Thao’s comments to the witnesses suggest he was blithely indifferent to Floyd’s fate. In addition to erroneously insisting that “he’s talking, so he’s fine,” Thao made a joke of Floyd’s predicament, saying, “This is why you don’t do drugs, kids.”

Thao later cited Floyd’s drug use as a reason for keeping him pinned, saying he seemed to be experiencing “excited delirium,” making his behavior unpredictable. As Cahill noted, excited delirium is a controversial diagnosis that is not recognized by the American Medical Association or the American Psychiatric Association. In any event, Floyd was not displaying the signs that are supposedly characteristic of that condition, and MPD training advises that suspects thought to be experiencing it should be placed in the “side recovery position” as soon as feasible, precisely because of the asphyxia danger to which Floyd succumbed.

Lane evidently took that training to heart. “Should we roll him onto his side?” he asked about four minutes after Chauvin pinned Floyd, citing concern about “excited delirium or whatever.” Yet Thao, who avowedly agreed with that diagnosis, said he thought it justified maintaining the prone restraint, even though he conceded that police are not supposed to continue using force against a non-resisting suspect based on the fear that he might start fighting in the future.

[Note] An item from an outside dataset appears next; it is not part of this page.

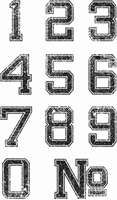 Picture of Clear Stamps - Varsity Numbers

Thao flouted his training and MPD policy, which condemns disproportionate force, requires officers to intervene when their colleagues use it, and demands that they render medical aid, especially when a suspect becomes nonresponsive and slips into unconsciousness, which he conceded should be viewed as “a red flag.” During his federal trial, he also testified that he knew “keeping someone in the prone position can make it harder for them to breathe,” although in this case he stubbornly disregarded that risk.

Cahill’s opinion makes a persuasive case that Thao “knowingly” helped Chauvin kill Floyd. Fair-minded people might nevertheless question whether Thao’s conduct, outrageous as it was, justified giving him a sentence 15 months longer than the one imposed on Kueng, who was even closer to Floyd and continued helping Chauvin hold him down, without objecting, until after he stopped talking, became unconscious, and had no detectable pulse. But in light of Thao’s eight years on the job, he surely should have recognized the abuse he was witnessing, and he should have been more confident than the rookies in doing something about it.